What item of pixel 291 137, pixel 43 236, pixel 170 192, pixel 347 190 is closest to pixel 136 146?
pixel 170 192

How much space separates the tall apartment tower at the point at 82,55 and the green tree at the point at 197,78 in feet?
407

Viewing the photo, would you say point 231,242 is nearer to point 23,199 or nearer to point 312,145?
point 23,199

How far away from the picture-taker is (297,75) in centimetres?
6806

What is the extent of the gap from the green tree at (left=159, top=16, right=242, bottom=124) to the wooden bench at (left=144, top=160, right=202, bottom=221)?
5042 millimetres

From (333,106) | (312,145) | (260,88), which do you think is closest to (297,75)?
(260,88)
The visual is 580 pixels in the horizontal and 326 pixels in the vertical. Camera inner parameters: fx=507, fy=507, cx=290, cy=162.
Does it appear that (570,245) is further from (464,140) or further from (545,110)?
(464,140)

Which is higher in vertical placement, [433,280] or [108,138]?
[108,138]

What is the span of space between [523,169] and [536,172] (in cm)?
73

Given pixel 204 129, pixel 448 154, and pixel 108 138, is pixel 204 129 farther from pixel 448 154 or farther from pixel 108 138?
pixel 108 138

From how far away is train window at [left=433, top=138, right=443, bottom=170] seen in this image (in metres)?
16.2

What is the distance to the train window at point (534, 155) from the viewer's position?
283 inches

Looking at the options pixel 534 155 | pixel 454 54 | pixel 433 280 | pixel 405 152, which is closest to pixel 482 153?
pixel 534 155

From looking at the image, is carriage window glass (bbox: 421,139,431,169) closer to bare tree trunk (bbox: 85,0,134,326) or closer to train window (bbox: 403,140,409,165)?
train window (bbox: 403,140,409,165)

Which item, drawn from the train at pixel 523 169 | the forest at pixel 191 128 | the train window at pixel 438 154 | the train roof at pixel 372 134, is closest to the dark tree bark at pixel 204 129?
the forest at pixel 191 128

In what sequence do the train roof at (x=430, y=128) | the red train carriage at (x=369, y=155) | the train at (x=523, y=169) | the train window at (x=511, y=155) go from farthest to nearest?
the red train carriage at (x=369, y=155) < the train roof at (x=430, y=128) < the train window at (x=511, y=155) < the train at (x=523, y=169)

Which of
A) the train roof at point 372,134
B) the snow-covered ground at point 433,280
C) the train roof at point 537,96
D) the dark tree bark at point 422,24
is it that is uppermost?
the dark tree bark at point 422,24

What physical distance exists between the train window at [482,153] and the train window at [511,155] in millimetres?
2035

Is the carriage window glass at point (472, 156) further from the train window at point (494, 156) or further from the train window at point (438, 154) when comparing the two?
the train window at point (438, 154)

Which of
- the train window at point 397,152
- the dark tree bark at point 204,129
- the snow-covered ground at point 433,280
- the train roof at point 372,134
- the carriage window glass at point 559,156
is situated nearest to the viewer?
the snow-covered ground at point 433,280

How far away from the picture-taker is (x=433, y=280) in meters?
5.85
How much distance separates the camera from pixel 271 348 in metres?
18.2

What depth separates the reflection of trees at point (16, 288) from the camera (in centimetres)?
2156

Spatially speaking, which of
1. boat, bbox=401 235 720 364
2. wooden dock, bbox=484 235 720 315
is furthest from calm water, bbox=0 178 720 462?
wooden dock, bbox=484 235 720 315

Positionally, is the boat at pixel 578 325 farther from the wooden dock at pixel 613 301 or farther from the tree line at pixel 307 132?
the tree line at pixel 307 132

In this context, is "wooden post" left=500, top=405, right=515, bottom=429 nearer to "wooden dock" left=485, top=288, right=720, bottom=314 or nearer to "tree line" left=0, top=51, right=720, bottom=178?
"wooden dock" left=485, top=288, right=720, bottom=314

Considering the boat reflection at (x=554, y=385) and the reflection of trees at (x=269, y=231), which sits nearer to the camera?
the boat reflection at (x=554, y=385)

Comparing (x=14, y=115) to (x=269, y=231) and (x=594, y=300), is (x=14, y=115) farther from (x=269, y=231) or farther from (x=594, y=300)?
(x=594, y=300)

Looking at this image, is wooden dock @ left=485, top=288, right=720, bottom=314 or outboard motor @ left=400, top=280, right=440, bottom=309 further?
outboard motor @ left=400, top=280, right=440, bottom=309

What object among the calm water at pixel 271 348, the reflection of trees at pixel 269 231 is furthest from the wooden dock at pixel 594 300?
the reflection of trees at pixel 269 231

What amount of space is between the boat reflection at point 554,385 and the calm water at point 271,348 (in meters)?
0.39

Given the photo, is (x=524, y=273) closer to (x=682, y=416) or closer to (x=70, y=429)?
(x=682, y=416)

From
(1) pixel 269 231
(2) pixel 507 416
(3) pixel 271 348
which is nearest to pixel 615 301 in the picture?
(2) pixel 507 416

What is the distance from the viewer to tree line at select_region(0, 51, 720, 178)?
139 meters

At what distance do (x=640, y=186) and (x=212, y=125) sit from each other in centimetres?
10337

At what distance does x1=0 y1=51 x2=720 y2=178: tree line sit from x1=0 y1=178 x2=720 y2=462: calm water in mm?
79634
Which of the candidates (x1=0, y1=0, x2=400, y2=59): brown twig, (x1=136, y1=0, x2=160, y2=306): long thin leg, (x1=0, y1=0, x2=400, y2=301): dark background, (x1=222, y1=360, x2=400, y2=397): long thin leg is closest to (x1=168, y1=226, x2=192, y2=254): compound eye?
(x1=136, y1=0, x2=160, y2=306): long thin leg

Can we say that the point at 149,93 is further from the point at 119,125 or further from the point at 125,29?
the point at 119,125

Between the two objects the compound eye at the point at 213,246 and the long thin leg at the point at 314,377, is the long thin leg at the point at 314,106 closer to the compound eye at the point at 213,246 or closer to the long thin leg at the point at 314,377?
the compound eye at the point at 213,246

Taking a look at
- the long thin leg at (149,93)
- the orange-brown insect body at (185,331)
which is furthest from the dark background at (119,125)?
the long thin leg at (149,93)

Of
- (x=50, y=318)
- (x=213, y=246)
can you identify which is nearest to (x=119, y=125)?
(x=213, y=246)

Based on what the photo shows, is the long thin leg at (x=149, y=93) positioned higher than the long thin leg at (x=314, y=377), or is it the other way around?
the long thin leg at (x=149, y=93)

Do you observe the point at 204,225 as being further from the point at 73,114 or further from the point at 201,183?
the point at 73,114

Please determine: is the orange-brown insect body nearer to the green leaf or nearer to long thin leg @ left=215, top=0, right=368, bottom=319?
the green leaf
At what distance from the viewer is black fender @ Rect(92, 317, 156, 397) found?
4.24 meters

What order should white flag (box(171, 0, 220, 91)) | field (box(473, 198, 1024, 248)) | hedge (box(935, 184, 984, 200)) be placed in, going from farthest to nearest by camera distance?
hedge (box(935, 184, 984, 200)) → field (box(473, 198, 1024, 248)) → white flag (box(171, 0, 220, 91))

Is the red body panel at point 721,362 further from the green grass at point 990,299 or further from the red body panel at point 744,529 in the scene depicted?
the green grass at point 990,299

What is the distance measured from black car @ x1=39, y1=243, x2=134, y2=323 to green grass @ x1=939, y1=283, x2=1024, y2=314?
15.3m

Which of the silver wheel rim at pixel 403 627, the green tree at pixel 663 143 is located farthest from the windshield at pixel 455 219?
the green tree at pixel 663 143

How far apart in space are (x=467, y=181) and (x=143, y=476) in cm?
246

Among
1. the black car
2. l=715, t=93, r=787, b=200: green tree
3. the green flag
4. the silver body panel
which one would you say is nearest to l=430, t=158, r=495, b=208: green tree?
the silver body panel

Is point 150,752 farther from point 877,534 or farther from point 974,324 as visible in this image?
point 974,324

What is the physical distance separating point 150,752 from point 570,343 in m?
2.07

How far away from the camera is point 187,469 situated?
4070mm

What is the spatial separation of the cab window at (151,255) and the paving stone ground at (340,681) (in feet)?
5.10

• [WRITTEN REQUEST]
Copy out, word for word, the lines from the one containing "Which of the silver" through the last line, including both ends.

• [SOLVED PROBLEM]
Which of the silver wheel rim at pixel 403 627, the green tree at pixel 663 143 is located farthest from the windshield at pixel 455 219?
the green tree at pixel 663 143

How far apart in space are (x=467, y=181) and (x=143, y=476) in cm?
246

Among
1. the black car
2. l=715, t=93, r=787, b=200: green tree
3. the green flag
4. the silver body panel
which one would you say is nearest to l=430, t=158, r=495, b=208: green tree?
the silver body panel

Is point 150,752 farther from point 877,534 or farther from point 974,324 as visible in this image?
point 974,324

What is the physical distance separating point 150,752 from point 570,343 in m?
2.07

How far away from the camera is point 187,469 situated?
4070mm

What is the spatial separation of the cab window at (151,255) and the paving stone ground at (340,681) (in feet)?
5.10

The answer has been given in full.